*REQUEST 1:* Extract everything from "Pretty cool an" down to "pass Mil specs." in the forum thread about portable solar power units below, copying it word for word.

Pretty nice 'toy',the Military is using them,using them to replace fossil fuel gennies.Hmmmmm.......

BooBoo <------ "It'll NEVER Work!"

BTW,cant wait til these go milsurp.
------------------------------
http://www.goodcleantech.com/2008/09/solar_stik_the_portable_solar.php

youtube----- 
[ame]http://www.youtube.com/watch?v=EuEZeHPu6QU&feature=related[/ame]


----------



## ace admirer (Oct 5, 2005)

forgive me, but I can only hope that the wind plants are used in areas not critical to my friends lives...

unless they have been infinitely upgraded........the windplant that is.....


----------



## mightybooboo (Feb 10, 2004)

Its one thing to produce power,its another about how much power NEEDS to be produced to do a job.Power NEEDS are shrinking fast,ask me about my 4 and 6 watt LED lights,they are quite amazing what they put out for the power used.

Glad to see the military taking an interest,as did Nasa for producing so many consumer products,the military is pushing tech that goes mainstream too.

All I can say if they meet Military needs and specs that says a LOT about their quality and suitability.

I also like the concept of small/ MODULAR and redundancy,glad to see that thinking is also understood and utilized,you might think it wouldnt be viable reading here,but the Brains/Experts at the Military sure think it is.

Somehow reminds me of the WWII Aircraft Carriers bristling with 50 Cals,can see many of these deployed to meet the needs of whatever in oh so many uses.

Of course we know the Military is stupid and wouldnt have a fossil back up for critical uses.:doh:


----------



## Energy Rebel (Jan 22, 2011)

No, No, No.


Its, "Drill baby, drill."


----------



## mightybooboo (Feb 10, 2004)

Pretty cool an 80 Lb modular unit,sure they can find a Grunt or 2 to hump the parts into the boonies.

Easily deployable in a few minutes,LOVE IT!!!!!!


----------



## Jim-mi (May 15, 2002)

There is no way in hades that that piece of junk on top of that little stick could/would/will pass Mil specs.
Unless of course the Mil has thrown out all their "Quality" specs.........
And it is known in the wind trade that the air x mano boys will lick the Mil boots to get their product out

Of course the PV is a good thing . . .

But heaven help any troops that might 'really' need the power and need to rely on that garbage *wind* unit. 


my un fettered $.03


----------



## Explorer (Dec 2, 2003)

Doesn't need to be Mil Specs anymore, at least at first. Using CDRT (Capabilities Development for Rapid Transition) the troops in Afghan can buy or have a special military unit buy untested equipment for 'evaluation' in the field. If it is useful, they may continue to buy, but if junk then it is quickly terminated. It could be someone saw an ad on the Internet and decide to try it out. Junk soon will surface and be tossed.

*DATASET RECORDS:*
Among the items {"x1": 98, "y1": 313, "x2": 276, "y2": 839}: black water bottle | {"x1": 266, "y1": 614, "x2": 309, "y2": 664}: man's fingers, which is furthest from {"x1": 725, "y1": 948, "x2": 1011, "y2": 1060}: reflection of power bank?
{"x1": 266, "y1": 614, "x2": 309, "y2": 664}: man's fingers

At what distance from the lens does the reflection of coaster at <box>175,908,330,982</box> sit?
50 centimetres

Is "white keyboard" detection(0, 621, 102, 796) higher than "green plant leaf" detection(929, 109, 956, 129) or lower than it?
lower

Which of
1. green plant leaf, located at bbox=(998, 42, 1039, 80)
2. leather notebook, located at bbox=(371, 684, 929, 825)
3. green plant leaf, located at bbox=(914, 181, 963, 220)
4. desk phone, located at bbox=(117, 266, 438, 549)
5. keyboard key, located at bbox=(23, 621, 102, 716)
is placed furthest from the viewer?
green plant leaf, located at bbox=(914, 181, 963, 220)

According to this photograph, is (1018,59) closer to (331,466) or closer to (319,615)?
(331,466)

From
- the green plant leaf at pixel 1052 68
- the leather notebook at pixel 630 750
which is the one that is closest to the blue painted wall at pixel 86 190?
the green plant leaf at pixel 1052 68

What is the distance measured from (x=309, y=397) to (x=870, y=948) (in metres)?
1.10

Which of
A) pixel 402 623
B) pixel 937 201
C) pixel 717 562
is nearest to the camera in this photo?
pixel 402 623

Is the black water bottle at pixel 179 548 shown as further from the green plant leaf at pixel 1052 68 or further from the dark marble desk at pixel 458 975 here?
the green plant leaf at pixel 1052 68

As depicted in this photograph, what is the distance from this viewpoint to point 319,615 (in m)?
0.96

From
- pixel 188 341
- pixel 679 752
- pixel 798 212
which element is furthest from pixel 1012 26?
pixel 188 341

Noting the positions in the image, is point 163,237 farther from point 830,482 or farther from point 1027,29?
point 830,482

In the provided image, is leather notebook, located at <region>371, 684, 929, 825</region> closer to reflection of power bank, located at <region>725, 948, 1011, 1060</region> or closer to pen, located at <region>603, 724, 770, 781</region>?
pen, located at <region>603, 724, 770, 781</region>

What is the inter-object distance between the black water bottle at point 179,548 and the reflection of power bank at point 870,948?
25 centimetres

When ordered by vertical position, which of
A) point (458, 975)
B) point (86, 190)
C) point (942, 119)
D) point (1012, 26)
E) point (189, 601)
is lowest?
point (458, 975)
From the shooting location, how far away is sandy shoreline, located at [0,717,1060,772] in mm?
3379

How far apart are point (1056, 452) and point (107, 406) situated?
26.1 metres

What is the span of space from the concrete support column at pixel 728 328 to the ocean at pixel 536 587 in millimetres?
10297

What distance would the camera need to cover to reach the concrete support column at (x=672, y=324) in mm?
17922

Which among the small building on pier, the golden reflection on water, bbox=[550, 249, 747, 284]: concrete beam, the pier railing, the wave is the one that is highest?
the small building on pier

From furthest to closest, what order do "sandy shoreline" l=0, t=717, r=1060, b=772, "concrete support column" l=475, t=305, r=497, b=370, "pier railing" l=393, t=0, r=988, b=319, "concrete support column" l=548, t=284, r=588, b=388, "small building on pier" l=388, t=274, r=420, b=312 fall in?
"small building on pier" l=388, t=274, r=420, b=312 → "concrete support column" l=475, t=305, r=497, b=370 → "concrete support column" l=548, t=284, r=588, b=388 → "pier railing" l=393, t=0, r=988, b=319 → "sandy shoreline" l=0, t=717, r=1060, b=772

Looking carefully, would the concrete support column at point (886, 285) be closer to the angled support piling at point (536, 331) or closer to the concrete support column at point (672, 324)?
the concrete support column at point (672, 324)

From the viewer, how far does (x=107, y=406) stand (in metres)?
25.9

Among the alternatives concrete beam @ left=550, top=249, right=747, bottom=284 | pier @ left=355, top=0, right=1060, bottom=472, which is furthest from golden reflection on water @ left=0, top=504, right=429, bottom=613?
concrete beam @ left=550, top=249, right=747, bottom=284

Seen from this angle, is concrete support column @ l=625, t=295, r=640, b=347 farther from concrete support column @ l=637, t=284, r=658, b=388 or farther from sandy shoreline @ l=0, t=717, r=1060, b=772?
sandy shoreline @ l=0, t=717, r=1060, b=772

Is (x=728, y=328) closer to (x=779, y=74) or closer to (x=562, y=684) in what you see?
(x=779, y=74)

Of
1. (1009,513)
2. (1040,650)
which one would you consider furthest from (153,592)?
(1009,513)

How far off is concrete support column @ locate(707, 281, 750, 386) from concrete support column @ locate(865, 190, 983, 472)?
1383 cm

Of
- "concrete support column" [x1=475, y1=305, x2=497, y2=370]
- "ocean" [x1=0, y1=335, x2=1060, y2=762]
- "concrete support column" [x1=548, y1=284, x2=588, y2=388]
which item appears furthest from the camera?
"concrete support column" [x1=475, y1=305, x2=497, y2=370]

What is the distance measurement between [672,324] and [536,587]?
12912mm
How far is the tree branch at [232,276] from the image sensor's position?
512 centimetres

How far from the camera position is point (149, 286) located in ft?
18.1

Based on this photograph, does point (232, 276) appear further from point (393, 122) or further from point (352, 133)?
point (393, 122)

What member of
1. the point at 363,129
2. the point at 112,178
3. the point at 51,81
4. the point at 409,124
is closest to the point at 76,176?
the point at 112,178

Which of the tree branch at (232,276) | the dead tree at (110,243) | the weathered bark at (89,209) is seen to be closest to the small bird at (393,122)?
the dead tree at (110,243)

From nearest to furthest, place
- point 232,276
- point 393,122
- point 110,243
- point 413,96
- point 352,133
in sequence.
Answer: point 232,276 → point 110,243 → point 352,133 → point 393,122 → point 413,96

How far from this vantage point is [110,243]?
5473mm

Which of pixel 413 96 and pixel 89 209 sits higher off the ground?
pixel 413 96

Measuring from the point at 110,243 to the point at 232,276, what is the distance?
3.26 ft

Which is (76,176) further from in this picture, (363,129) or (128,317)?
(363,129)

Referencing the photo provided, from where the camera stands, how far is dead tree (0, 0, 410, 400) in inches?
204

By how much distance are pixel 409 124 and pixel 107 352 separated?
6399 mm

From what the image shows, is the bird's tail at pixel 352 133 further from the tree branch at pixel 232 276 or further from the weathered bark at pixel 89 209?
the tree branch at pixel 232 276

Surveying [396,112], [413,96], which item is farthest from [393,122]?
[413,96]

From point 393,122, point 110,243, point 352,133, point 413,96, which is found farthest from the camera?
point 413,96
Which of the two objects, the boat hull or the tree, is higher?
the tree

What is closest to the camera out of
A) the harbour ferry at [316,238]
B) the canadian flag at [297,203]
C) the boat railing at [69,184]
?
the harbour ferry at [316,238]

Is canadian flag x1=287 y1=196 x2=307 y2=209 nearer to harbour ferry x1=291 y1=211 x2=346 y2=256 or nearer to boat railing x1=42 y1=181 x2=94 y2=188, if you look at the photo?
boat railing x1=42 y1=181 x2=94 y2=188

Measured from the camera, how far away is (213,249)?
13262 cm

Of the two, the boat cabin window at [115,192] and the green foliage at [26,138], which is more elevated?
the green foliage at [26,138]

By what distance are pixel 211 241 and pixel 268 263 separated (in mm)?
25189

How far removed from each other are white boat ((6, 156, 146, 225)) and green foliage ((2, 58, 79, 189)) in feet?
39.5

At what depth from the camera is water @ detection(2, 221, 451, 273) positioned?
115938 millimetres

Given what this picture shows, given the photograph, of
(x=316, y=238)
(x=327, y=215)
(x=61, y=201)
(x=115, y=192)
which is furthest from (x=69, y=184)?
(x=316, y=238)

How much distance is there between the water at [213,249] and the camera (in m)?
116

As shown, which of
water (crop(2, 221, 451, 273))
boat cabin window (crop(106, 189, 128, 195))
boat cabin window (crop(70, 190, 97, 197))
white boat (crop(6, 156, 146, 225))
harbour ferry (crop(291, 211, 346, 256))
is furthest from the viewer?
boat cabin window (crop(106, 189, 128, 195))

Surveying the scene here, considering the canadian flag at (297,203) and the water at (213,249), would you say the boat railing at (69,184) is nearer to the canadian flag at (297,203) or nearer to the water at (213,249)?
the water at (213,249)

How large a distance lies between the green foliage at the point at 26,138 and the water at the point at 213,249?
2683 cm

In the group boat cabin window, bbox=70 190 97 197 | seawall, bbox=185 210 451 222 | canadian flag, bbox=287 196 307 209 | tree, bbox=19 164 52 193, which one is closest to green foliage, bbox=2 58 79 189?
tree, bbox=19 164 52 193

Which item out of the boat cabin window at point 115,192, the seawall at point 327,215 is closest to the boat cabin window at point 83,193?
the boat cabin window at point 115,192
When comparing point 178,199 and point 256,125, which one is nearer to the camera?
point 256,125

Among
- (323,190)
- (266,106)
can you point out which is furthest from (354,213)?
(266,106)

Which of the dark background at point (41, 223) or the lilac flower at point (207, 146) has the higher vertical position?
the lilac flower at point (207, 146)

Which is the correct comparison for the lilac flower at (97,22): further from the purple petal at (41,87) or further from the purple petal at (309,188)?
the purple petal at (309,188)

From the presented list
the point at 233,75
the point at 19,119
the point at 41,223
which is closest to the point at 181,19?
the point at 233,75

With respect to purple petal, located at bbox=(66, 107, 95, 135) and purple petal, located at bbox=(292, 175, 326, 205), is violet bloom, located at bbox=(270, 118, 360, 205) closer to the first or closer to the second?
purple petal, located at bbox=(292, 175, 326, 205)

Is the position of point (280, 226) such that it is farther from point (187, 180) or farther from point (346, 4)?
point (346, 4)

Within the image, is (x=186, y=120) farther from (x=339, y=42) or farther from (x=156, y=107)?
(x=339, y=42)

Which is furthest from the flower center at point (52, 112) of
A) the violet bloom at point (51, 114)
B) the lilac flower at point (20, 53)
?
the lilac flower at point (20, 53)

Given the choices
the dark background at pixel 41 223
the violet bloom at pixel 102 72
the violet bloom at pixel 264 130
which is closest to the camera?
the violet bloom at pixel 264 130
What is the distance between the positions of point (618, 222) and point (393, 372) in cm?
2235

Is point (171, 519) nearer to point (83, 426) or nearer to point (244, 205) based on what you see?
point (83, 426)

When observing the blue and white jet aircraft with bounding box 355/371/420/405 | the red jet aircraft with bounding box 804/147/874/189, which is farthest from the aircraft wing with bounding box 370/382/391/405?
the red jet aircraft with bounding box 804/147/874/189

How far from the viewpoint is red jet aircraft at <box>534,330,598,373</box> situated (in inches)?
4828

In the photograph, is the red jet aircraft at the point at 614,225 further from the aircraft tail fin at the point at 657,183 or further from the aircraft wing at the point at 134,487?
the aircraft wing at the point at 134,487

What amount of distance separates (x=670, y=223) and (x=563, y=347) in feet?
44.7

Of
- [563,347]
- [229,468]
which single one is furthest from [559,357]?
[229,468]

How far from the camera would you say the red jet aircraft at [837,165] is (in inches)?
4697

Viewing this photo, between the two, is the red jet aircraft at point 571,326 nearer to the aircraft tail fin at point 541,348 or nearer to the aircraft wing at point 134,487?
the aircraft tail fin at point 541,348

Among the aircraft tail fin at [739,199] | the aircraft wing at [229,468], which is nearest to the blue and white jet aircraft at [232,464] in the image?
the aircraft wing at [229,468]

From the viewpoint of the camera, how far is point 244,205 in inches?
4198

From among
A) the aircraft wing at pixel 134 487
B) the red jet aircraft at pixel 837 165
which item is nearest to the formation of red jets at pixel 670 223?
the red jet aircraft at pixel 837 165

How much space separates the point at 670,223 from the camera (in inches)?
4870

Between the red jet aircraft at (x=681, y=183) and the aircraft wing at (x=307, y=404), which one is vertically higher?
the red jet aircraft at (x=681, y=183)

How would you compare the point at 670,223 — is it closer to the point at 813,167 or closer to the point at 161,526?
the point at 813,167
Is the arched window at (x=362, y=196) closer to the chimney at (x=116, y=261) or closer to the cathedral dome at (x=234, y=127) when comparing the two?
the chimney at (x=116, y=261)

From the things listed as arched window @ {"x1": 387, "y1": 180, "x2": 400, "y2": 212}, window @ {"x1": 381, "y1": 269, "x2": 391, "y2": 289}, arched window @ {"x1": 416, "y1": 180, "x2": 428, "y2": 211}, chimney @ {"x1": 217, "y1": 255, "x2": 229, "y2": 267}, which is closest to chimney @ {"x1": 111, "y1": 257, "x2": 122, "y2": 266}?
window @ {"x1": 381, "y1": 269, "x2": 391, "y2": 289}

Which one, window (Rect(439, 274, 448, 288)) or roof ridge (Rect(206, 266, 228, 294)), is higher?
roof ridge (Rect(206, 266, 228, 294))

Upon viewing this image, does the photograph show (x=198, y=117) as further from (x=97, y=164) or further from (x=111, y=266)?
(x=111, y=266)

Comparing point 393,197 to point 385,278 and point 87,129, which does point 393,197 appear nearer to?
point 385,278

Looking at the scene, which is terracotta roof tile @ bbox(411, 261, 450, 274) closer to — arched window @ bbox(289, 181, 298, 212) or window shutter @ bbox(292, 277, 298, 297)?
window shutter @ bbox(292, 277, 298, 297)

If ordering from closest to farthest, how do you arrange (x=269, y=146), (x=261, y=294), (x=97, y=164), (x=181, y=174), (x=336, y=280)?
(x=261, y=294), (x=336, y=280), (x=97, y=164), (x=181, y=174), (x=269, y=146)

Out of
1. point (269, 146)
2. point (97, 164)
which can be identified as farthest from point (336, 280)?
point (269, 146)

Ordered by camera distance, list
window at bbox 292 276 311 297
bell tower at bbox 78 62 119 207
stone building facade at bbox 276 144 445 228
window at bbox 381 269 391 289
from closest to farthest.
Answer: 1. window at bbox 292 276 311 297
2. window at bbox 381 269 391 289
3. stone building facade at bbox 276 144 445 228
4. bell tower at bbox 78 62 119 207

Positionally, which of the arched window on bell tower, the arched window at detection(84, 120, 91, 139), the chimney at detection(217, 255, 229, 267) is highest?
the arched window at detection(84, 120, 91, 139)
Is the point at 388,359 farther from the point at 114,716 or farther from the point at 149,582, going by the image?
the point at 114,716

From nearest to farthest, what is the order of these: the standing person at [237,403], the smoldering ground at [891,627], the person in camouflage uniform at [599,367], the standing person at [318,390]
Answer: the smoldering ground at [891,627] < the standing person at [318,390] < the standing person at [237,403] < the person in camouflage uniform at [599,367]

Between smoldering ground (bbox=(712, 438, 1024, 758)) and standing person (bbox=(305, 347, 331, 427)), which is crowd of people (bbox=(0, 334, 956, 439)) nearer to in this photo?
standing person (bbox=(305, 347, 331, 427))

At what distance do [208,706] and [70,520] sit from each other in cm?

*REQUEST 2:* Pull out each line of the entries above that contains the string "left", matching its capitalization exactly.

*REPLY 1:*
Pretty cool an 80 Lb modular unit,sure they can find a Grunt or 2 to hump the parts into the boonies.

Easily deployable in a few minutes,LOVE IT!!!!!!


----------



## Jim-mi (May 15, 2002)

There is no way in hades that that piece of junk on top of that little stick could/would/will pass Mil specs.

*REPLY 2:*
Among the alternatives concrete beam @ left=550, top=249, right=747, bottom=284 | pier @ left=355, top=0, right=1060, bottom=472, which is furthest from golden reflection on water @ left=0, top=504, right=429, bottom=613?
concrete beam @ left=550, top=249, right=747, bottom=284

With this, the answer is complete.